On July 24, 2017 the Board of Directors (the “Board”) of Cardiff International, Inc. (the “Company”) concluded that the unaudited financial statements for the 1st Quarter 2017 (the “Relevant Period”), as previously filed as part of the Company’s previously issued unaudited consolidated financial statement as of and for the quarter ended March 31, 2017 should no longer be relied upon. The Company will restate its unaudited consolidated financial statements for the Restated Period to reflect adjustments in the fair market value.

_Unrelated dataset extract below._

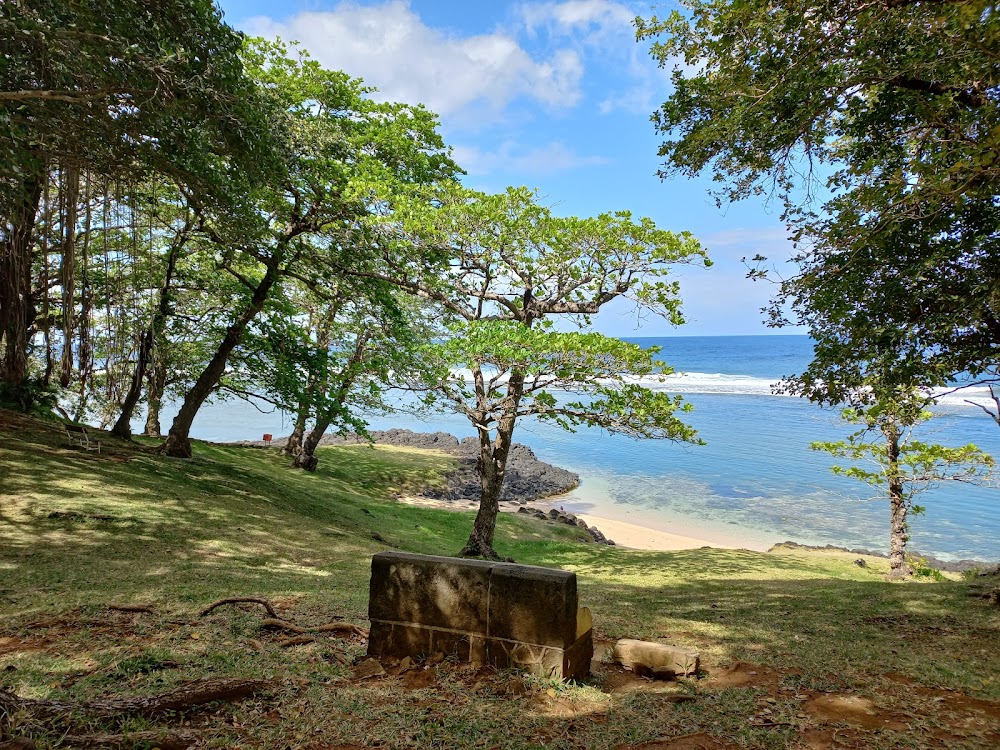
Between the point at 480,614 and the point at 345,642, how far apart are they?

The Company, discussed with Malone Bailey its independent auditors and have concluded to restate its financial statements for the Relevant Period to correct the identified accounting and disclosure errors due to unwinding the Acquisition Agreement with Consulting Services Support Corporation (CSSC Corp) and its subsidiaries Decision Technology Corporation and CSSC Services and Solutions, Incorporation (collectively referred to as “CSSC Group”), which was entered into on March 10, 2017. Upon rescission of the contract, CSSC Corp shall keep their finance business and the Company does not have to issue the stock. The contract between CSSC Corp and the Company is rendered a nullity.

In addition the Company identified errors related to understatement of derivative liabilities as of March 31, 2017, and change in the fair value of the derivative liability for the three months ended March 31, 2017. The facts underlying the Company’s original conclusion is that there were no derivative liabilities incurred when the convertible promissory notes in total amount of $61,500 were entitled to be converted at the conversion price of $0.03 per share, which was considered as a floor. In fact the variable conversion price of such convertible promissory notes triggered derivative liabilities of the Company and tainted the convertible notes with fixed conversion price.

On August 23, 2017 the Board of Directors (the “Board”) of Cardiff International, Inc. (the “Company”) concluded that the unaudited financial statements for the 2nd Quarter 2017 (the “Relevant Period”), as previously filed as part of the Company’s previously issued unaudited consolidated financial statement as of and for the quarter ended June 30th, 2017 should no longer be relied upon.

The Company, discussed this matter with Malone Bailey its independent auditors have concluded to restate its financial statements for the Relevant Period to correct the identified accounting and disclosure errors due to unwinding the Acquisition Agreement with American Cycle Finance Incorporation (collectively referred to as “ACF”), which was entered into on March 29, 2017. Upon rescission of the contract, ACF shall keep their finance business and the Company does not have to issue the stock. The contract between ACF and the Company is rendered a nullity.

Accordingly, all the financial statements as of March 31, 2017 and June 30th, 2017 or the first and second quarter have been restated via the filing of the amended Form 10-Q for the quarters of March and June 2017.


About CARDIFF INTERNATIONAL, INC. (OTCMKTS:CDIF)

Cardiff International, Inc. is a holding company with holdings of various companies. The Company is focused on the acquisition of undervalued companies with high growth potential, income-producing commercial real estate properties, and high return investments. Its segments include Mobile home lease (We Three), and Company-owned Pizza Restaurants (Romeo’s NY Pizza). The mobile home lease segment establishes mobile home business as an option for a homeowner wishing to avoid down payments, maintenance costs, monthly mortgage payments and high property taxes. The Company-owned Pizza Restaurant segment includes sales and operating results for all Company-owned restaurants. The Company, through Mission Tuition, offers a merchant shopping network in America consisting of merchants offering in-store savings and coupon savings with local, regional and national merchants throughout America. With each purchase, members earn rebates, which go directly into their educational savings account.